Last year, BioSante Pharmaceuticals' (Nasdaq: BPAX) LibiGel failed two clinical trials. But failing to show an effect is different from proving that a drug doesn't work. Taken on its own, the female sexual-dysfunction treatment performed as expected; LibiGel increased testosterone levels and increased satisfying sexual events.

The problems come when you compare the data with placebo, which performed equally as well. Determined to prove that the drug is working and the effect was just masked by the placebo, management plans to run two more clinical trials to test the efficacy of LibiGel.

Good luck with that. It isn't going to be fast or cheap.

BioSante plans to meet with the Food and Drug Administration to get the agency to sign off on a Special Protocol Assessment in the third quarter, which would allow the biotech to start the trials late this year or early next. It'll take six to nine months to enroll patients in the trial and then six to eight additional months to run the trial, so we're looking at data in early to mid-2014.

The cost for both trials is expected to come in at around $30 million to $36 million. And the company is burning about $2.5 million per month, which includes the cost of a safety study. All told, it'll need at least $75 million to get to the data, probably more.

BioSante had less than $50 million in the bank at the end of the first quarter. A dilutive financing is inevitable, perhaps after data from the safety study is released later this year, which might add a little value. Of course, being safe isn't all that useful if the drug doesn't do anything.

Is it worth it? If LibiGel was guaranteed to pass the new set of clinical trials, I'd say yes. Even if the opportunity isn't as large as the multibillion-dollar marker that Pfizer's (NYSE: PFE) Viagra, Eli Lilly's (NYSE: LLY) Cialis, and the other erectile-dysfunction drugs treat, there's enough of an opportunity on the female side to justify development.

But placebo effect isn't something that's easy to make go away, much to the chagrin of drugmakers that have to count on patient-reported outcomes to determine whether their drugs work. Chelsea Therapeutics (Nasdaq: CHTP) saw 56% of rheumatoid arthritis patients reach their treatment goal in the control arm of its trial, for instance.
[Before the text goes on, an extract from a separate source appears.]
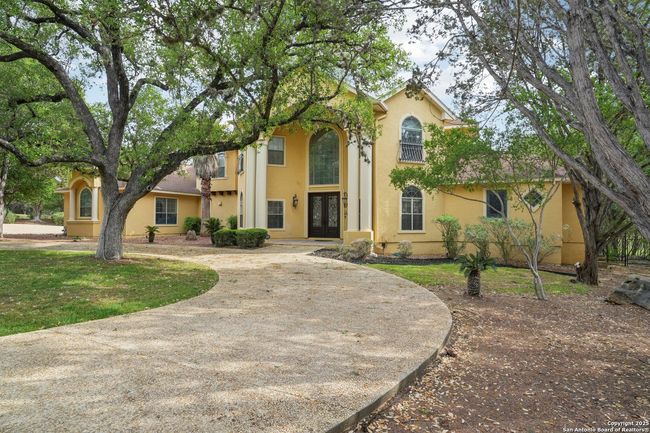 20646 Wahl Ln, House other with 5 bedrooms, 6 bathrooms and null parking in Garden Ridge TX | Image 22
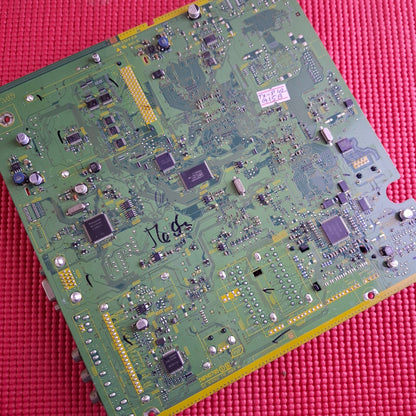 MAIN AV BOARD FOR PANASONIC TX-P42G15B 42" PLASMA TV TNPH0795 1 A TXN/A1DYUB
Ditto for Lexicon Pharmaceuticals (Nasdaq: LXRX), where 49% of patients responded to treatment with placebo.

BioSante plans to make some changes to discourage patients from thinking about their problem -- switching from daily diary entries to weekly ones, for example -- which experts say should help decrease the placebo effect, but there's no guarantee that it'll work.

And of course, there's the possibility that most of the effect in the LibiGel treated arm was just a placebo effect, so if BioSante succeeds in removing some of the placebo effect, it'll decrease the treatment arm by a similar level.

This is a big gamble, and I'd suggest most investors would be better off letting someone else foot the bill for the trials and revisit the drugmaker in 18 months.